[DIRECTIONS]: Retype every item in the data block below without changing a single character.

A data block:
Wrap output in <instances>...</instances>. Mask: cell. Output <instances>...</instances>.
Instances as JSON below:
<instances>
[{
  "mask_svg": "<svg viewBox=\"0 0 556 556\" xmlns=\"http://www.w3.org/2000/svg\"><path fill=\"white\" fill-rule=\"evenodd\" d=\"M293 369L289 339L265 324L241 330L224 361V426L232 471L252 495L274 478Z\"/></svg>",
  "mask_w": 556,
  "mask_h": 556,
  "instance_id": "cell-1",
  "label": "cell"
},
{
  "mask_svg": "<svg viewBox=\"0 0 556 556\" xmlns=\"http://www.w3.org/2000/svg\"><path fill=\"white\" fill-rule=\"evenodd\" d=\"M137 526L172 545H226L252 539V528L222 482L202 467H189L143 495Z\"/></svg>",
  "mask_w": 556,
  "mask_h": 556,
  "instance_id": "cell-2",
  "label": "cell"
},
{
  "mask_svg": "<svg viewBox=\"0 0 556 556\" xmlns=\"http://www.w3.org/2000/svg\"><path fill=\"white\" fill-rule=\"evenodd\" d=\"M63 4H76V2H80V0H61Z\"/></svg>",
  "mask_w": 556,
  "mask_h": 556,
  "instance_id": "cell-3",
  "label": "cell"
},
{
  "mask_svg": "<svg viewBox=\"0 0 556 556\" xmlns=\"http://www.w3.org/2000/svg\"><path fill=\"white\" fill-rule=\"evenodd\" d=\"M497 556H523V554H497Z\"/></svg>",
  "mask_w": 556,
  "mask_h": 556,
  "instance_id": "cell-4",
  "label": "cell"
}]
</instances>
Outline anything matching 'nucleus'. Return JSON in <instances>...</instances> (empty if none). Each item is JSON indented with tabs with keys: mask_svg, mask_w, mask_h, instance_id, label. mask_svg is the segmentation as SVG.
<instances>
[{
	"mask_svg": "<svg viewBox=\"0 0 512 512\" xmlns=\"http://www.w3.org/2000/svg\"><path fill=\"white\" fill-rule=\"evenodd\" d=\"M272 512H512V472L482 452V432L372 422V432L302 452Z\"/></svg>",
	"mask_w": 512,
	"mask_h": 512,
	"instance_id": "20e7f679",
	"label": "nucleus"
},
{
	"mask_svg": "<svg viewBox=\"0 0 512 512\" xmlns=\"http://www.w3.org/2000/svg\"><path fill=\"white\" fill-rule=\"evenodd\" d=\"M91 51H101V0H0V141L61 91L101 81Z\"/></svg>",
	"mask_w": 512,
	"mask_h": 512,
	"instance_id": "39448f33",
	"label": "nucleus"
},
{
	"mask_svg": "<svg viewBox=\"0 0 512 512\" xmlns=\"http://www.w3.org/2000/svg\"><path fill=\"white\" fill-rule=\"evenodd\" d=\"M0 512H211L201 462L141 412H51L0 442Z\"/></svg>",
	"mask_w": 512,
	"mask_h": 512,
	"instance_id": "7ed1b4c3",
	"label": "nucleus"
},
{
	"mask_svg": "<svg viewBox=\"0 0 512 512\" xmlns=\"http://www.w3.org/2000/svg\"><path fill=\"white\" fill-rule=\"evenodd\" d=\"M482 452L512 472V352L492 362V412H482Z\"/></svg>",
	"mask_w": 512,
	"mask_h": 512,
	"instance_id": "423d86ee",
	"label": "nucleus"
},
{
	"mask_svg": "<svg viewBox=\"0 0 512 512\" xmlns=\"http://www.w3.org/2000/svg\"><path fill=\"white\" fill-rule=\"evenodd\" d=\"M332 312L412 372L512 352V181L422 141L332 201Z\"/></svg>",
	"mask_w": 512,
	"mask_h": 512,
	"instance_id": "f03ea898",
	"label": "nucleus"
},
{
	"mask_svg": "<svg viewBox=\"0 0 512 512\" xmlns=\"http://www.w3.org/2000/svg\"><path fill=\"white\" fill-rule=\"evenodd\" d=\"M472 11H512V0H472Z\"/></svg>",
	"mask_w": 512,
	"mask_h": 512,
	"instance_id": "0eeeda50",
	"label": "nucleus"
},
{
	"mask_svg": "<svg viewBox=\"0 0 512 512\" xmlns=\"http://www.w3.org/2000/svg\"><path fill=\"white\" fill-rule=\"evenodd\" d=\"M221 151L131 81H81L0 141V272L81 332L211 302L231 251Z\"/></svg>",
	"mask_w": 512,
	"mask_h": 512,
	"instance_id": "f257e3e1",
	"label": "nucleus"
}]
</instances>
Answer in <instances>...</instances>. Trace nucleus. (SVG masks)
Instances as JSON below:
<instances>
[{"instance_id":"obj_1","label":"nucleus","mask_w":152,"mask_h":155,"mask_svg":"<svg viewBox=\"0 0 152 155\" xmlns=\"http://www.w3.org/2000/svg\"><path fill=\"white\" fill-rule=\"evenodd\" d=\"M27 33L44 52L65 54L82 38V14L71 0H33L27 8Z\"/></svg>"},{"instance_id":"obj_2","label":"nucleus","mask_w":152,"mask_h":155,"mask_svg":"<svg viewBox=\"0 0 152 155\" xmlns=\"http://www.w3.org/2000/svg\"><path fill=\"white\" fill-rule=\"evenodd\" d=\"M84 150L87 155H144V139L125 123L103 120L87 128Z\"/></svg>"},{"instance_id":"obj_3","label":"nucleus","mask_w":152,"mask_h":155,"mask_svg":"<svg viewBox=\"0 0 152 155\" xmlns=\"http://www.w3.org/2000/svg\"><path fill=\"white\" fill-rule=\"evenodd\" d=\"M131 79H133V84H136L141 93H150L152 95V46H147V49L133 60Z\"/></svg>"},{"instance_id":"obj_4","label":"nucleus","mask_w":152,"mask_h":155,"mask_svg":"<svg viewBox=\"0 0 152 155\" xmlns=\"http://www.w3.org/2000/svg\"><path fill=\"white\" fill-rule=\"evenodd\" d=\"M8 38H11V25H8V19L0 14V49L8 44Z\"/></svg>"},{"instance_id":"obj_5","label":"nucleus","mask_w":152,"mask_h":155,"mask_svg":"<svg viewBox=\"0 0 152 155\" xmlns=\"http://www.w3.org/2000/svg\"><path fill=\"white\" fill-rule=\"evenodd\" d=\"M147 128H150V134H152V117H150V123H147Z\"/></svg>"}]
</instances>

[FULL SOLUTION]:
Wrap output in <instances>...</instances>. Mask: cell. Output <instances>...</instances>.
Instances as JSON below:
<instances>
[{
  "mask_svg": "<svg viewBox=\"0 0 556 556\" xmlns=\"http://www.w3.org/2000/svg\"><path fill=\"white\" fill-rule=\"evenodd\" d=\"M293 369L289 339L265 324L241 330L224 361V426L232 471L252 495L274 478Z\"/></svg>",
  "mask_w": 556,
  "mask_h": 556,
  "instance_id": "cell-1",
  "label": "cell"
},
{
  "mask_svg": "<svg viewBox=\"0 0 556 556\" xmlns=\"http://www.w3.org/2000/svg\"><path fill=\"white\" fill-rule=\"evenodd\" d=\"M137 526L172 545H226L252 539V528L222 482L202 467H189L143 495Z\"/></svg>",
  "mask_w": 556,
  "mask_h": 556,
  "instance_id": "cell-2",
  "label": "cell"
},
{
  "mask_svg": "<svg viewBox=\"0 0 556 556\" xmlns=\"http://www.w3.org/2000/svg\"><path fill=\"white\" fill-rule=\"evenodd\" d=\"M63 4H76V2H80V0H61Z\"/></svg>",
  "mask_w": 556,
  "mask_h": 556,
  "instance_id": "cell-3",
  "label": "cell"
},
{
  "mask_svg": "<svg viewBox=\"0 0 556 556\" xmlns=\"http://www.w3.org/2000/svg\"><path fill=\"white\" fill-rule=\"evenodd\" d=\"M497 556H523V554H497Z\"/></svg>",
  "mask_w": 556,
  "mask_h": 556,
  "instance_id": "cell-4",
  "label": "cell"
}]
</instances>
Outline anything matching 'nucleus'. Return JSON in <instances>...</instances> (empty if none). Each item is JSON indented with tabs with keys: mask_svg, mask_w, mask_h, instance_id, label. mask_svg is the segmentation as SVG.
<instances>
[{
	"mask_svg": "<svg viewBox=\"0 0 512 512\" xmlns=\"http://www.w3.org/2000/svg\"><path fill=\"white\" fill-rule=\"evenodd\" d=\"M272 512H512V472L482 452V432L372 422V432L302 452Z\"/></svg>",
	"mask_w": 512,
	"mask_h": 512,
	"instance_id": "20e7f679",
	"label": "nucleus"
},
{
	"mask_svg": "<svg viewBox=\"0 0 512 512\" xmlns=\"http://www.w3.org/2000/svg\"><path fill=\"white\" fill-rule=\"evenodd\" d=\"M91 51H101V0H0V141L61 91L101 81Z\"/></svg>",
	"mask_w": 512,
	"mask_h": 512,
	"instance_id": "39448f33",
	"label": "nucleus"
},
{
	"mask_svg": "<svg viewBox=\"0 0 512 512\" xmlns=\"http://www.w3.org/2000/svg\"><path fill=\"white\" fill-rule=\"evenodd\" d=\"M0 512H211L201 462L141 412H51L0 442Z\"/></svg>",
	"mask_w": 512,
	"mask_h": 512,
	"instance_id": "7ed1b4c3",
	"label": "nucleus"
},
{
	"mask_svg": "<svg viewBox=\"0 0 512 512\" xmlns=\"http://www.w3.org/2000/svg\"><path fill=\"white\" fill-rule=\"evenodd\" d=\"M482 452L512 472V352L492 362V412H482Z\"/></svg>",
	"mask_w": 512,
	"mask_h": 512,
	"instance_id": "423d86ee",
	"label": "nucleus"
},
{
	"mask_svg": "<svg viewBox=\"0 0 512 512\" xmlns=\"http://www.w3.org/2000/svg\"><path fill=\"white\" fill-rule=\"evenodd\" d=\"M332 312L412 372L512 352V181L422 141L332 201Z\"/></svg>",
	"mask_w": 512,
	"mask_h": 512,
	"instance_id": "f03ea898",
	"label": "nucleus"
},
{
	"mask_svg": "<svg viewBox=\"0 0 512 512\" xmlns=\"http://www.w3.org/2000/svg\"><path fill=\"white\" fill-rule=\"evenodd\" d=\"M472 11H512V0H472Z\"/></svg>",
	"mask_w": 512,
	"mask_h": 512,
	"instance_id": "0eeeda50",
	"label": "nucleus"
},
{
	"mask_svg": "<svg viewBox=\"0 0 512 512\" xmlns=\"http://www.w3.org/2000/svg\"><path fill=\"white\" fill-rule=\"evenodd\" d=\"M221 151L131 81H81L0 141V272L81 332L211 302L231 251Z\"/></svg>",
	"mask_w": 512,
	"mask_h": 512,
	"instance_id": "f257e3e1",
	"label": "nucleus"
}]
</instances>
Answer in <instances>...</instances>. Trace nucleus. (SVG masks)
Instances as JSON below:
<instances>
[{"instance_id":"obj_1","label":"nucleus","mask_w":152,"mask_h":155,"mask_svg":"<svg viewBox=\"0 0 152 155\" xmlns=\"http://www.w3.org/2000/svg\"><path fill=\"white\" fill-rule=\"evenodd\" d=\"M27 33L44 52L65 54L82 38V14L71 0H33L27 8Z\"/></svg>"},{"instance_id":"obj_2","label":"nucleus","mask_w":152,"mask_h":155,"mask_svg":"<svg viewBox=\"0 0 152 155\" xmlns=\"http://www.w3.org/2000/svg\"><path fill=\"white\" fill-rule=\"evenodd\" d=\"M84 150L87 155H144V139L125 123L103 120L87 128Z\"/></svg>"},{"instance_id":"obj_3","label":"nucleus","mask_w":152,"mask_h":155,"mask_svg":"<svg viewBox=\"0 0 152 155\" xmlns=\"http://www.w3.org/2000/svg\"><path fill=\"white\" fill-rule=\"evenodd\" d=\"M131 79H133V84H136L141 93H150L152 95V46H147V49L133 60Z\"/></svg>"},{"instance_id":"obj_4","label":"nucleus","mask_w":152,"mask_h":155,"mask_svg":"<svg viewBox=\"0 0 152 155\" xmlns=\"http://www.w3.org/2000/svg\"><path fill=\"white\" fill-rule=\"evenodd\" d=\"M8 38H11V25H8V19L0 14V49L8 44Z\"/></svg>"},{"instance_id":"obj_5","label":"nucleus","mask_w":152,"mask_h":155,"mask_svg":"<svg viewBox=\"0 0 152 155\" xmlns=\"http://www.w3.org/2000/svg\"><path fill=\"white\" fill-rule=\"evenodd\" d=\"M147 128H150V134H152V117H150V123H147Z\"/></svg>"}]
</instances>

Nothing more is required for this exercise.